Excerpted data Start Marker

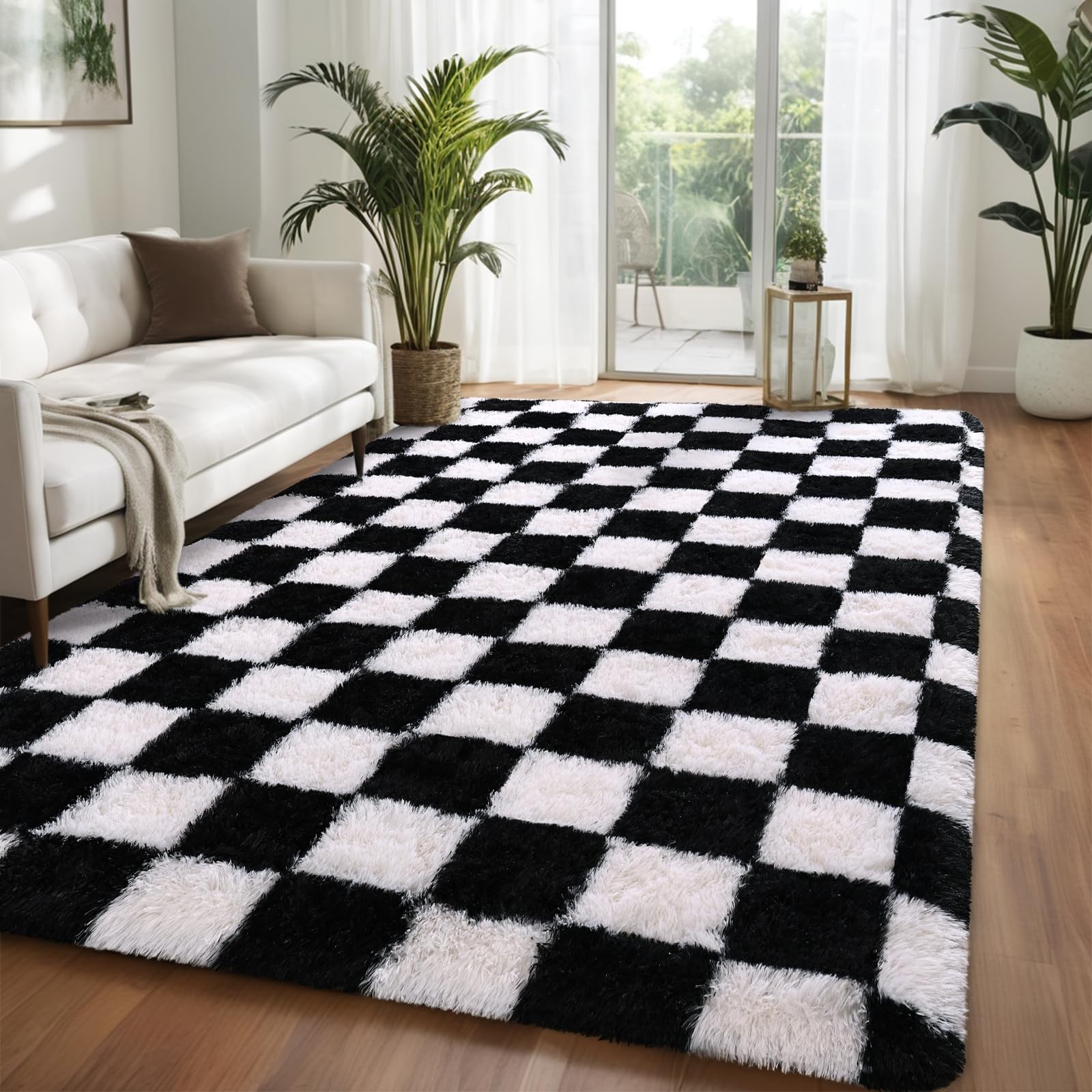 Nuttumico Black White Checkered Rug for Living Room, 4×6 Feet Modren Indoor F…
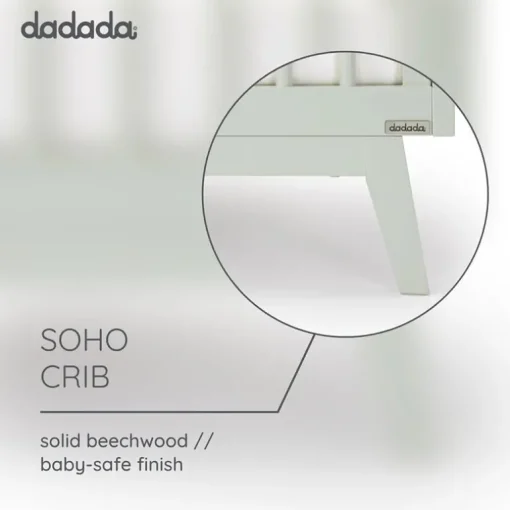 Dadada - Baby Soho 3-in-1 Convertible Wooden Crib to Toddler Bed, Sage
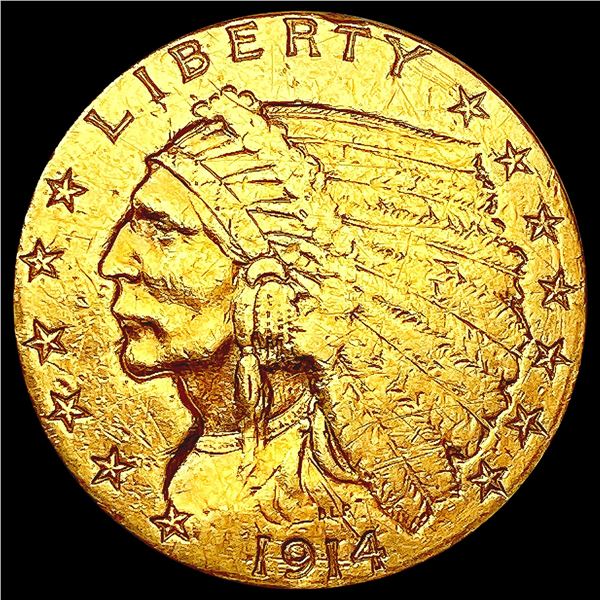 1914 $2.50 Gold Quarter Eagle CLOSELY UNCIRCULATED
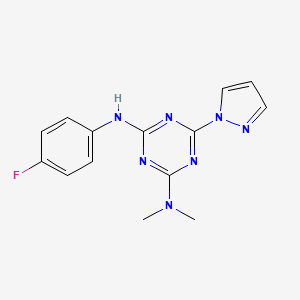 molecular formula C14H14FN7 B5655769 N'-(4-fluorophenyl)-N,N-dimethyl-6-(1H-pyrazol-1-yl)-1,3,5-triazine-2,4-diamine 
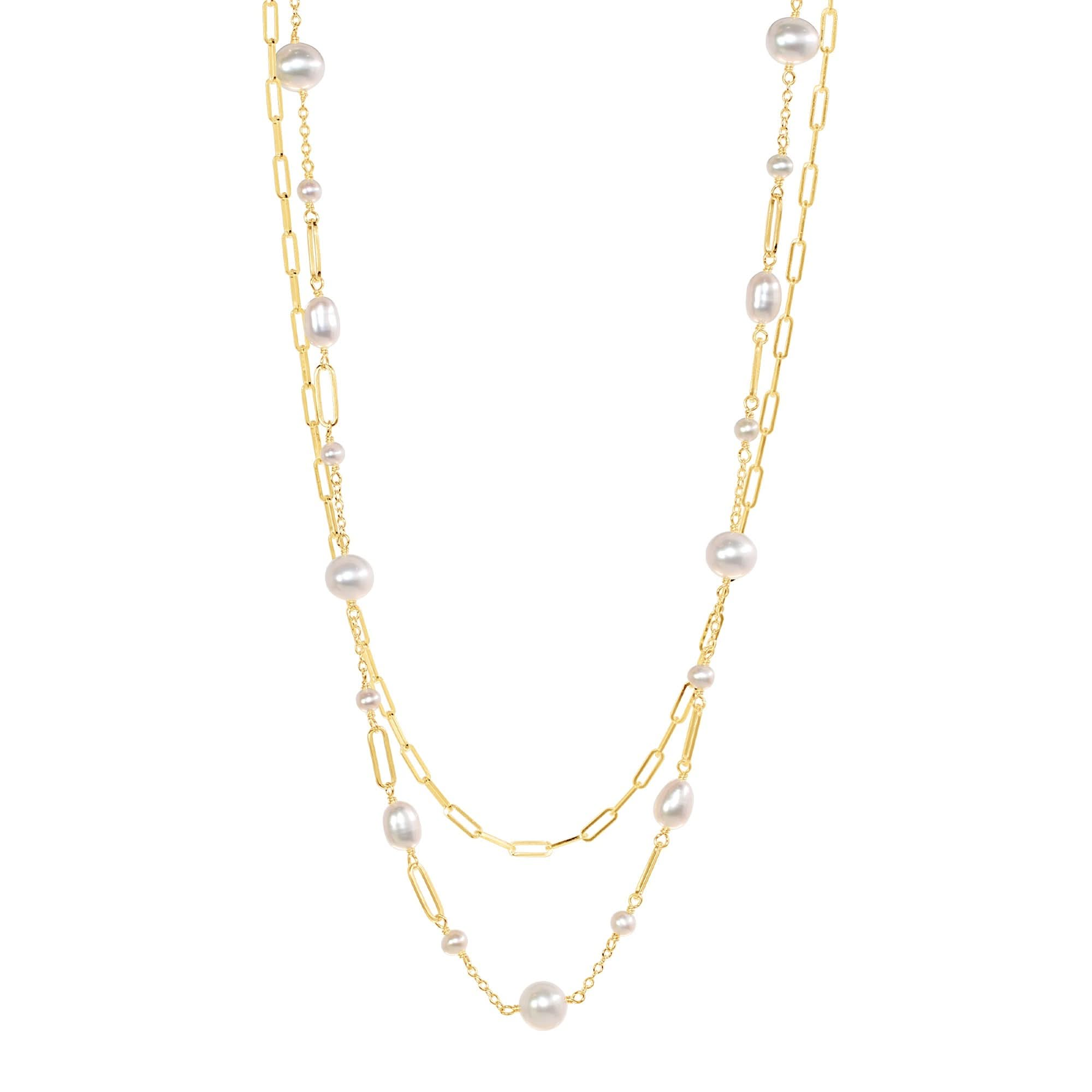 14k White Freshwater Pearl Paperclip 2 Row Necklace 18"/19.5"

Excerpted data End Marker

[Requirement] Reproduce the text of all five items above word for word, leaving out the pictures.

[Answer section]
 Nuttumico Black White Checkered Rug for Living Room, 4×6 Feet Modren Indoor F…
 Dadada - Baby Soho 3-in-1 Convertible Wooden Crib to Toddler Bed, Sage
 1914 $2.50 Gold Quarter Eagle CLOSELY UNCIRCULATED
 molecular formula C14H14FN7 B5655769 N'-(4-fluorophenyl)-N,N-dimethyl-6-(1H-pyrazol-1-yl)-1,3,5-triazine-2,4-diamine 
 14k White Freshwater Pearl Paperclip 2 Row Necklace 18"/19.5"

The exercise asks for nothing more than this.